» WHAT THIS TASK INVOLVES: Everything in the entries except the pictures must be duplicated exactly.

» RECORDS SUPPLIED:

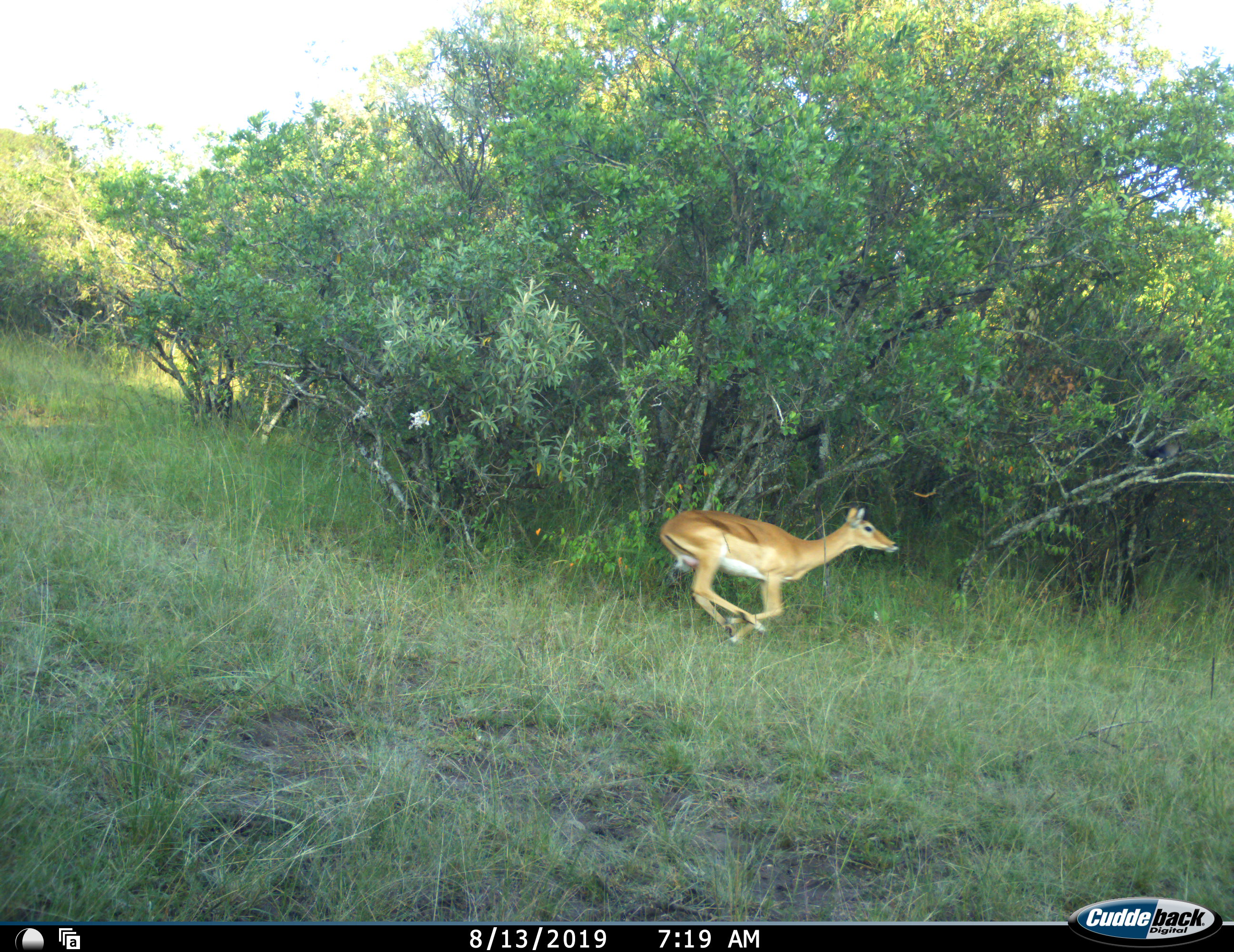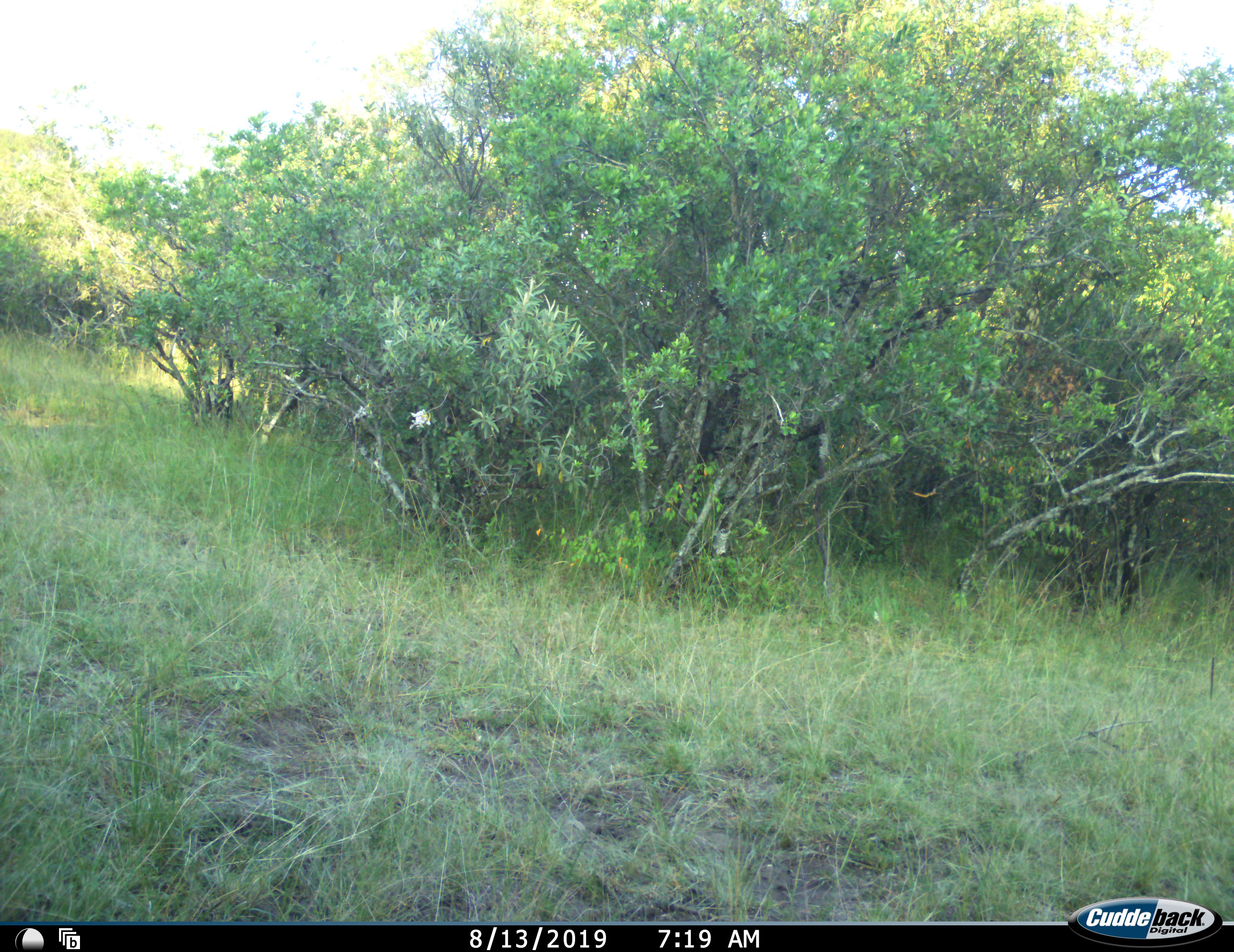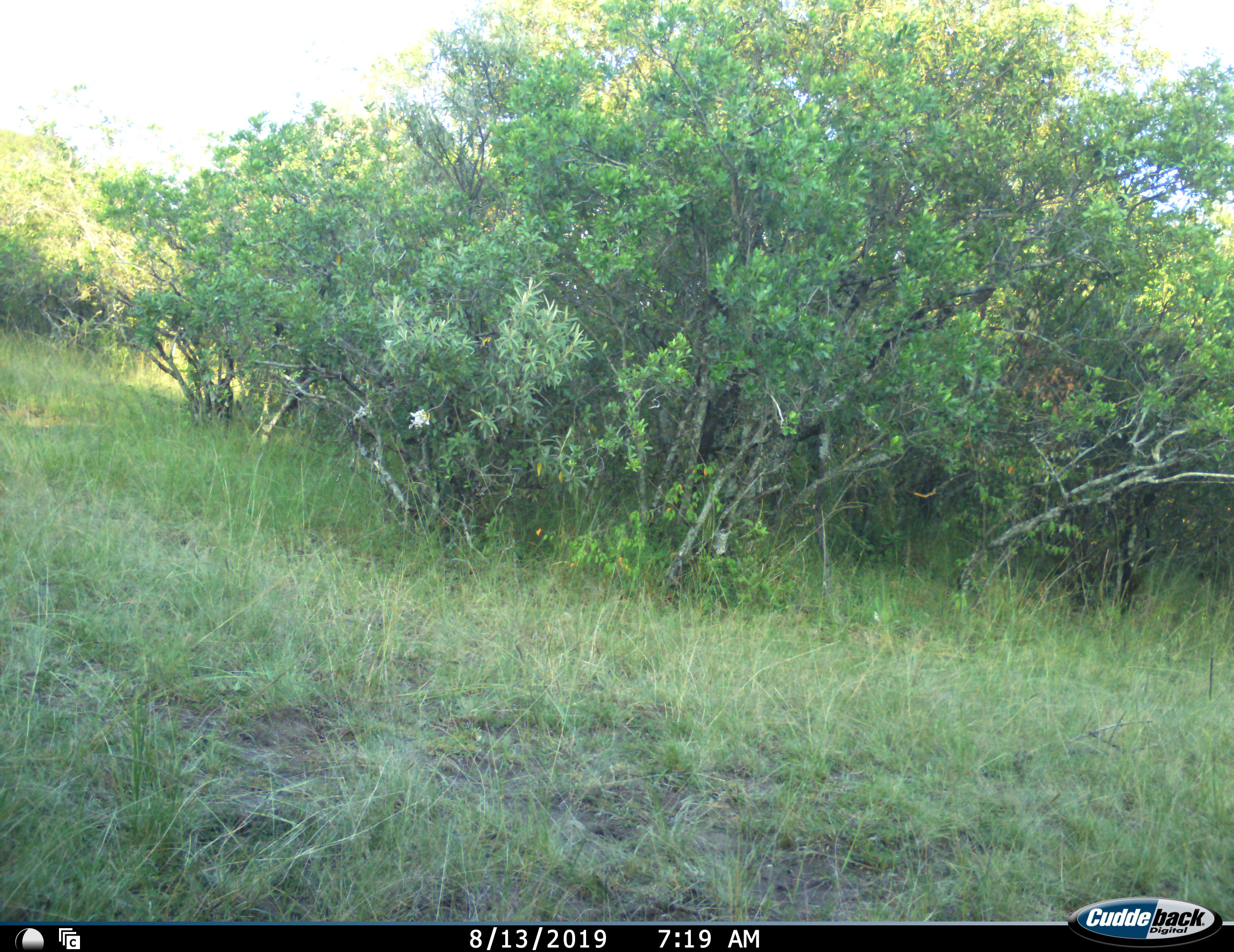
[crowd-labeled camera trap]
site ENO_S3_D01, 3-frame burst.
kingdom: Animalia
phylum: Chordata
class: Mammalia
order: Artiodactyla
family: Bovidae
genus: Aepyceros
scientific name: Aepyceros melampus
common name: impala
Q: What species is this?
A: Impala (Aepyceros melampus).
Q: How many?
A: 1.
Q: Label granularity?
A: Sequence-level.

» SOLUTION TO THIS TASK:
[crowd-labeled camera trap]
site ENO_S3_D01, 3-frame burst.
kingdom: Animalia
phylum: Chordata
class: Mammalia
order: Artiodactyla
family: Bovidae
genus: Aepyceros
scientific name: Aepyceros melampus
common name: impala
Q: What species is this?
A: Impala (Aepyceros melampus).
Q: How many?
A: 1.
Q: Label granularity?
A: Sequence-level.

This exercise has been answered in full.